Re: Sack the data scientists & feed global big-data; abuse has no political consequence

WOW! You're dead right. I didn't work for the ABS even in consulting gigs, but I have strong circumstantial evidence supporting your position that they're the most focused on their (albeit informal?) Constitutional duties.

To me the rot set in 1980-ish, when the government ordered the ABS to start focusing collection of its unemployment statistics in obviously deprived areas like South Yarra and Toorak. The ABS, to its eternal credit, went on strike. I have never, before or since, seen such selfless behaviour by any government department in any nation. Didn't work of course, only slowed down the remorseless march of policy mediocrity, but undying kudos. Te morituri salutant!

The reason I remember this is that just beforehand, as a new grad I made my first and only employment application to the APS. The ABS was not one of my options and my chosen departments turned me down after interview (I stupidly revealed my obviously insane ideas about using data to build predictive algorithms in order to support policy). But 4-5 months later, after the strike and after I'd taken a different career path, out of the blue I received an unconditional job offer letter from the ABS piggy-backing on my application. I was no statistician, though my science degree (maths/computer science/physics) included kibitzing a final-year statistics subject: forecasting, which fascinated me enough to start modelling.
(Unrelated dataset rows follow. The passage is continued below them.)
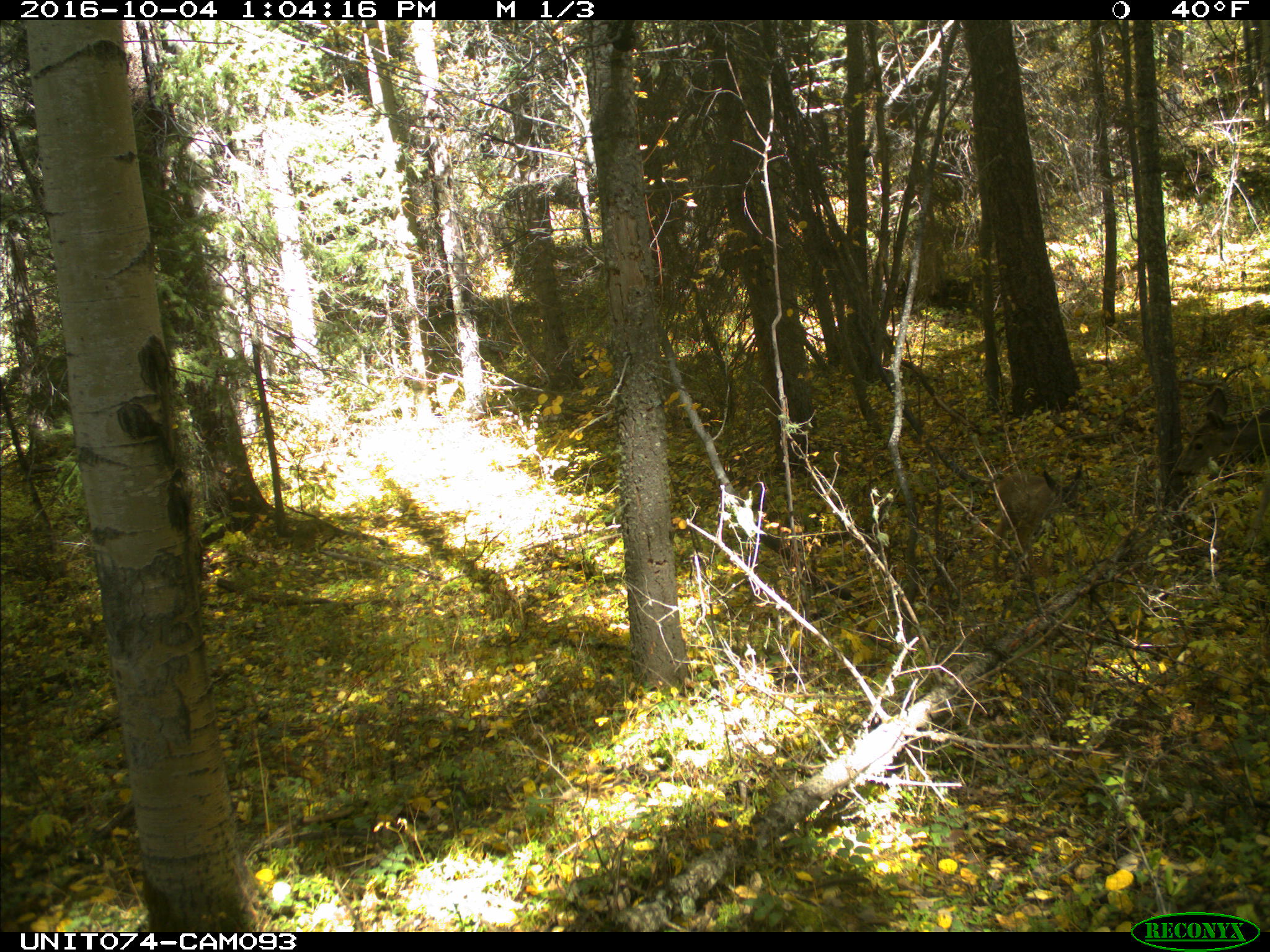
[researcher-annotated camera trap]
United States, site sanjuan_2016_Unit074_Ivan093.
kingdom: Animalia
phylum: Chordata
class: Mammalia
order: Artiodactyla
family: Cervidae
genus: Odocoileus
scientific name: Odocoileus hemionus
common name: mule deer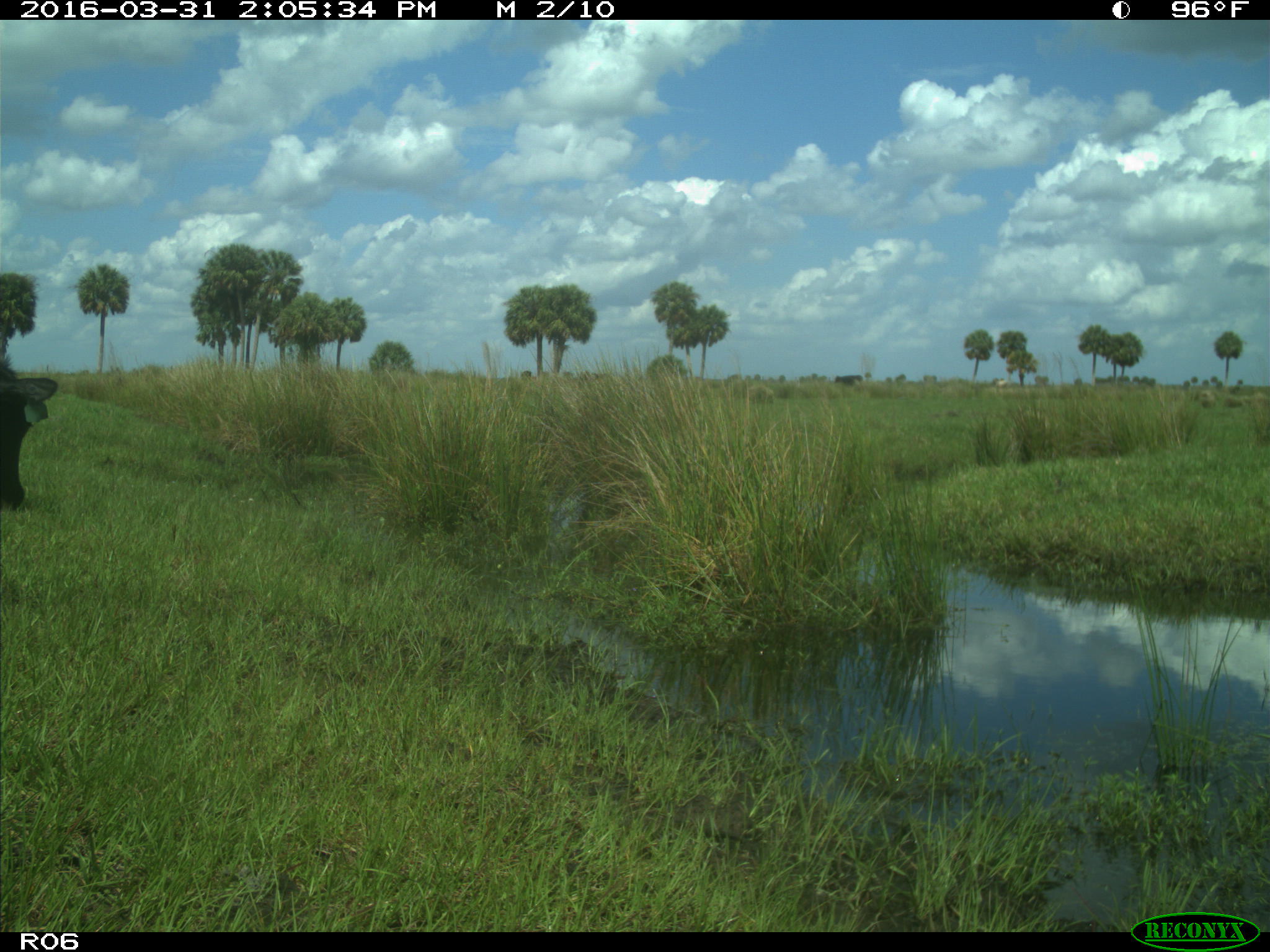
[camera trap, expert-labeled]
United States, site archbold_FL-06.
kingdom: Animalia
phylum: Chordata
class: Mammalia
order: Artiodactyla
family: Bovidae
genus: Bos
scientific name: Bos taurus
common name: domestic cow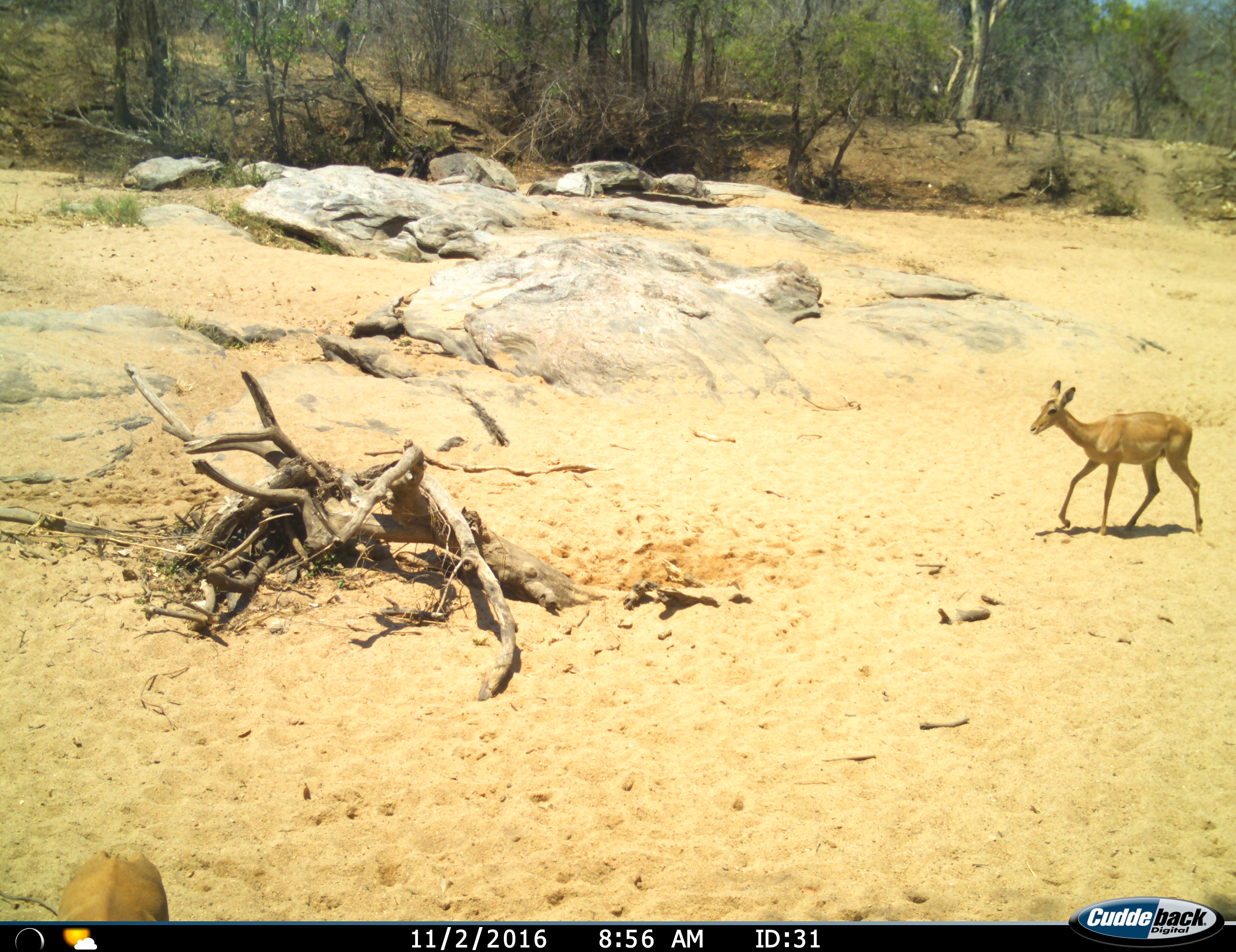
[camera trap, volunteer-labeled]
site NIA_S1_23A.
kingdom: Animalia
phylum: Chordata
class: Mammalia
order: Artiodactyla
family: Bovidae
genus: Aepyceros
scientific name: Aepyceros melampus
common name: impala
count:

Perhaps more importantly, my strongest fields were methodology and the philosophy of science, studied repeatedly within my four-year philosophy degree. So perhaps someone realized I might be handy to build internal defences? Nothing else made sense to me. I've always wondered what might-have-been if the timing had been different...

Re: Right now on the Equifax site

That's another thing the execs have to fear - derivative claims from shareholders. And you don't even need fraud to jail them. With the data protection laws changing, this will have peculiar effects on the "business record" admissibility rules of criminal evidence in each jurisdiction. Interestingly, as Google execs found out the hard way a few years ago, most EU nations award custodial sentences (generally five years or less, though Greece has up to 10) for criminal data protection offenders (i.e. controllers), and breaches undoubtedly will engage those criminal laws.